Often times nowadays we are so keen to get hold of the latest and greatest. The new iPhone is released and people are willing to camp outside the shop in order to be the first to get one. The desire for the upgrade doesn’t stop at phones though. I’ve even heard someone from a fairly major world religion say “Ah yes, yours may have come first, but mine is the upgrade, the newer way, so it’s better…”. It seems as if the Judaizers had a touch of this going on and Paul had to explicitly say that, no, newer is not always better (perhaps you can get your old Nokia 3210 out of the drawer).
Paul is very clear in his goal of showing that justification by faith alone has always been the plan (3.1-14). He says look, when a contract has been signed, that’s that (v.15). He then says that God’s promise to Abraham was always going to find it’s fulfilment in a singular way and in a single person (note the difference between seed/seeds, descendant/descendants, offspring/offsprings) in v.16. Then he shows that in this case the original is still the best, so to speak.
What I am saying is this: The law that came 430 years later does not cancel a covenant previously ratified by God, so as to invalidate the promise. For if the inheritance is based on the law, it is no longer based on the promise, but God graciously gave it to Abraham through the promise.
Paul is saying that look, God’s promise to Abraham was made such so that the inheritance (justification) was given through the promise and received by faith in that promise (v.18).

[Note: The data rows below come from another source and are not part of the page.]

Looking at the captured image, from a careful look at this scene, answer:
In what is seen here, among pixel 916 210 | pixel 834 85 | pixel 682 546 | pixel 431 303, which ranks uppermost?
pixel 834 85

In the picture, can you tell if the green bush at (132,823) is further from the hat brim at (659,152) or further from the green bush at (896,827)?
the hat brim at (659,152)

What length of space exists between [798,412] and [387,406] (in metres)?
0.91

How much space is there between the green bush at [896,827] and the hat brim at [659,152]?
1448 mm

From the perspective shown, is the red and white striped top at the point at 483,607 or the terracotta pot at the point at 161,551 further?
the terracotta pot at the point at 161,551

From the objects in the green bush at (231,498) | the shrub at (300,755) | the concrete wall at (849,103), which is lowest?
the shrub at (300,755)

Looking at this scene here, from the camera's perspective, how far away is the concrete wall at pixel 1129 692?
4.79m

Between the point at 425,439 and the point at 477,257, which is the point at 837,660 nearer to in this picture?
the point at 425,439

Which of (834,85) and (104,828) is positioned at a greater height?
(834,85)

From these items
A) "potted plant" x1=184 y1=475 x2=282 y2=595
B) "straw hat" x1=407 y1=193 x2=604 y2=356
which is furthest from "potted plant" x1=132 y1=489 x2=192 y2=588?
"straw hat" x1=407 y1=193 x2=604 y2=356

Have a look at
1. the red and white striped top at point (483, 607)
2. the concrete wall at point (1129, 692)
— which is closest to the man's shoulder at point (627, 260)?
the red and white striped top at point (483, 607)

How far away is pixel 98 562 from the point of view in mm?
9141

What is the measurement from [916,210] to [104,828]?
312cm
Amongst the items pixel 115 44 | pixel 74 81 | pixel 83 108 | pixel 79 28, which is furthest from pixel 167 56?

The point then is that yes, the law did come and it served an important purpose but it did not cancel the previously made agreement, the previously cut covenant, between God and man (v.17). To the churches in Galatia this was another reason to dismiss what the Judaizers were saying about the need to become an outward Jew in order to be really saved and accepted by God. For you and for me, knowing just a little bit of the history of God’s covenants and interactions with His creation can bring a disproportionately high increase in our confidence in His promises, in their veracity, and the One in whom they all find their fulfilment.